Hospital leaders say the antibody tests help provide an extra level of surveillance, and confidence.
Right now, CHRISTUS St. Elizabeth is running a limited numbers of tests on certain patients and staff.
On Wednesday, they explained how the antibody test is different than the COVID-19 rapid test.
There are two main approaches for testing for COVID-19.
The first is the PCR tests. It's considered the 'Gold Standard' and one you're probably familiar with.
It detects the virus by identifying viral RNA. A sample is collected through a nasal swab and sent to a lab. It's primarily for people showing symptoms.
The new antibody tests don't detect the virus.
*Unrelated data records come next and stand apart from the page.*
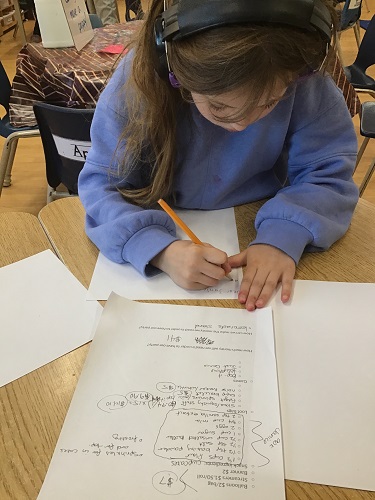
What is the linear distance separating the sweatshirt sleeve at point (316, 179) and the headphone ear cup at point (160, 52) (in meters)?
0.26

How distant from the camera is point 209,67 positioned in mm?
541

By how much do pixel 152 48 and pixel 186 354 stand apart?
436 millimetres

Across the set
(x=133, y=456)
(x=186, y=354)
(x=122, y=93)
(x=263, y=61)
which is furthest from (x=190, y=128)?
(x=133, y=456)

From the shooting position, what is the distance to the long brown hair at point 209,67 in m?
0.51

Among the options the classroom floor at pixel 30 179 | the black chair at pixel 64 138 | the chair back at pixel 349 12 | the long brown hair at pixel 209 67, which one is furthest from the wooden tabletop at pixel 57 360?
the chair back at pixel 349 12

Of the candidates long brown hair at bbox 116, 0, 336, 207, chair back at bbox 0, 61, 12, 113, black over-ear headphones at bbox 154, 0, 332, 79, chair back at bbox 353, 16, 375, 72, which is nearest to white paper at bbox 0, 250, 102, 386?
long brown hair at bbox 116, 0, 336, 207

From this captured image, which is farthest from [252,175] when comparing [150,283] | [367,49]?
[367,49]

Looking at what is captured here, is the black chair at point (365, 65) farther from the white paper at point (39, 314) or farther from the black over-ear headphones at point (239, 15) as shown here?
the white paper at point (39, 314)

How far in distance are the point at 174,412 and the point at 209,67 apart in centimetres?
39

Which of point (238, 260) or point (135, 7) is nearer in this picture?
point (238, 260)

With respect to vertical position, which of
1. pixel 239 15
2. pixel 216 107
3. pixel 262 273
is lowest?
pixel 262 273

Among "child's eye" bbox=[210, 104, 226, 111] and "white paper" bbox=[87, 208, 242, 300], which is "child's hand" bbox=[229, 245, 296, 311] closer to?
"white paper" bbox=[87, 208, 242, 300]

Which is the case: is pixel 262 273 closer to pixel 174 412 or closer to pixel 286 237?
pixel 286 237

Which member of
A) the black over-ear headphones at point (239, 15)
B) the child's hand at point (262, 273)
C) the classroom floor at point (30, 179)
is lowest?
the classroom floor at point (30, 179)
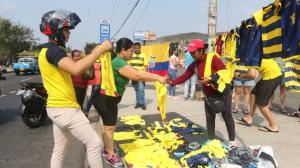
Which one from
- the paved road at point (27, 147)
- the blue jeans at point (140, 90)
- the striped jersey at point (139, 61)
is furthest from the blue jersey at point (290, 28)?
the striped jersey at point (139, 61)

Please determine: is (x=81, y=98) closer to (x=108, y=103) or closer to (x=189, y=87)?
(x=108, y=103)

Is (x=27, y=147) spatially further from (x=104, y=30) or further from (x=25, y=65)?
(x=25, y=65)

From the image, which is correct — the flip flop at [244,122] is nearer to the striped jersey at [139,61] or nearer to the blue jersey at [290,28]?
the striped jersey at [139,61]

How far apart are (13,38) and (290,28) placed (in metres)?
63.6

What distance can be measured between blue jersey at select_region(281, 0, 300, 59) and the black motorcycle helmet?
2212 mm

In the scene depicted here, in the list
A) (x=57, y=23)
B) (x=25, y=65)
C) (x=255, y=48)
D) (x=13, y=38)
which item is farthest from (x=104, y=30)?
(x=13, y=38)

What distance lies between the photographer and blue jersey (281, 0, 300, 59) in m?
3.35

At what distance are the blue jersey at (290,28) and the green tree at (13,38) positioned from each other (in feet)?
187

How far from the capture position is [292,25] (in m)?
3.43

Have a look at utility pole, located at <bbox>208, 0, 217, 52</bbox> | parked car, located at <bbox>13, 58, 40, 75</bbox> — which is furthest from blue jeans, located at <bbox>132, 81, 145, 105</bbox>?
parked car, located at <bbox>13, 58, 40, 75</bbox>

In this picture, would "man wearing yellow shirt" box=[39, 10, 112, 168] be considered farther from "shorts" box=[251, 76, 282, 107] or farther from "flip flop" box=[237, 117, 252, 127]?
"flip flop" box=[237, 117, 252, 127]

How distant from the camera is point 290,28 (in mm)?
3480

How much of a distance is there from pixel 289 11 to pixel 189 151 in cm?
246

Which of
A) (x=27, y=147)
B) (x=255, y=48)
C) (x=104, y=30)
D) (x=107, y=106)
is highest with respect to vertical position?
(x=104, y=30)
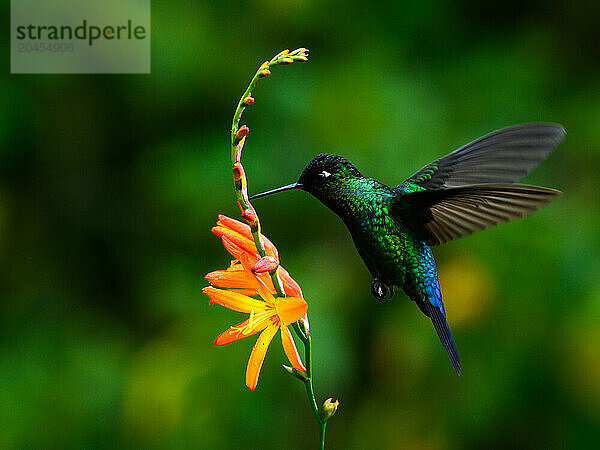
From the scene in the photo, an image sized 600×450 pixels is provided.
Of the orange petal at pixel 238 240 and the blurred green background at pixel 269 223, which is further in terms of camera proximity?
the blurred green background at pixel 269 223

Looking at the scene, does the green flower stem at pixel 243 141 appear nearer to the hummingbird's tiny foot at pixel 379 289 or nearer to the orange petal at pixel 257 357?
the orange petal at pixel 257 357

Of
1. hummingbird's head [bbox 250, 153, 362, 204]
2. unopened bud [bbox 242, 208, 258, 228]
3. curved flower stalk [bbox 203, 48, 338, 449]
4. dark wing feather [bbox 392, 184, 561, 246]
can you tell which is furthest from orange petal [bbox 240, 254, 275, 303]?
dark wing feather [bbox 392, 184, 561, 246]

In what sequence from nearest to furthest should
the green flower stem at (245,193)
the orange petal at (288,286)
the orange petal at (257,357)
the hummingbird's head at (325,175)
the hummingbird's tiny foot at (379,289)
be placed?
the green flower stem at (245,193)
the orange petal at (257,357)
the orange petal at (288,286)
the hummingbird's head at (325,175)
the hummingbird's tiny foot at (379,289)

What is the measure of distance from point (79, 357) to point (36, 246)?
737 millimetres

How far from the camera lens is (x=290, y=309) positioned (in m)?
1.17

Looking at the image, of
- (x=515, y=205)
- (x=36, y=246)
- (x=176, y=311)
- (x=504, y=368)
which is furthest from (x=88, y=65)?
(x=515, y=205)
It looks for antibodies that your immune system makes when it fights COVID-19.
Doctors test this with a blood sample, and believe it will eventually allow more people to be tested.
"It will provide an extra level of surveillance and confidence in our communities, CHRISTUS facility is a safe place for you to visit for your care," CHRISTUS Vice President Dave Benner said.
Right now at CHRISTUS, the antibody tests are being used on medical care providers, to help identify asymptomatic carriers. They're calling it a 'Game Changer.'
The results of the test could prevent someone from unknowingly passing the virus on.
However, the test made by Healgen Scientific has not been FDA approved.
Dr. Sam Bagchi is the chief clinical officer for CHRISTUS Health. He says they've been working with the tests for weeks.
"We've heard a lot of concerns about antibody testing and is it valid and we spent a lot of time over the last several weeks. We've had this test in house for several weeks and we've spend time validating the tests and we feel really good about the accuracy of the testing," Bagchi said.
Healgen Scientific Company has filed for an emergency use authorization.
Doctors at CHRISTUS say when an antibody test result comes back positive, a PRC test will be given to that patient to ensure the results are accurate.
If the FDA approves the test, the long term plant would be to roll out more testing sites.